"THE POLITICAL AND SOCIAL STATE OF LATIN AMERICA"
REMARKS TO AASA AND OAC GLOBAL SUMMIT
FEBRUARY 7, 2020
***** As Prepared for Delivery *****
Good morning. Thank you for such a warm welcome and indeed, for this invitation to address you. It’s a particular pleasure to be in Miami at this time of year, which I’m sure has nothing to do with why you all selected this location for your 2020 Global Summit.
I only have one complaint, that you didn’t host the conference last week, so that we could all partake in the Super Bowl-related activities. But, anyway, we can congratulate the Kansas City Chiefs for their stirring comeback victory, and wish them well on their return to Missouri.
I’m also glad to be out of Washington during these politically-charged times. Sometimes it can be pretty bad. Just three days ago, during the State of the Union Address, the president and speaker of the house appeared to avoid even shaking each others hands. Which is why I avoided handing out advance copies of my remarks today; I don’t want anyone ripping them up. I mean, Harry Truman suggested getting a dog if you want to have a friend in Washington.

#### [Data excerpt]
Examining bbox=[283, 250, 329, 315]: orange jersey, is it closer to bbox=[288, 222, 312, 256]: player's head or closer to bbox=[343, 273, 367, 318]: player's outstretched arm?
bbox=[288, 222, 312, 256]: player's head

#### [Goals]
**a)** In the summit remarks, which team does the speaker congratulate on its comeback victory?
**b)** Reproduce the summit remarks word for word, starting at "I only have" and ending at "friend in Washington.".

#### [Solution set]
**a)** The Kansas City Chiefs.

**b)**
I only have one complaint, that you didn’t host the conference last week, so that we could all partake in the Super Bowl-related activities. But, anyway, we can congratulate the Kansas City Chiefs for their stirring comeback victory, and wish them well on their return to Missouri.
I’m also glad to be out of Washington during these politically-charged times. Sometimes it can be pretty bad. Just three days ago, during the State of the Union Address, the president and speaker of the house appeared to avoid even shaking each others hands. Which is why I avoided handing out advance copies of my remarks today; I don’t want anyone ripping them up. I mean, Harry Truman suggested getting a dog if you want to have a friend in Washington.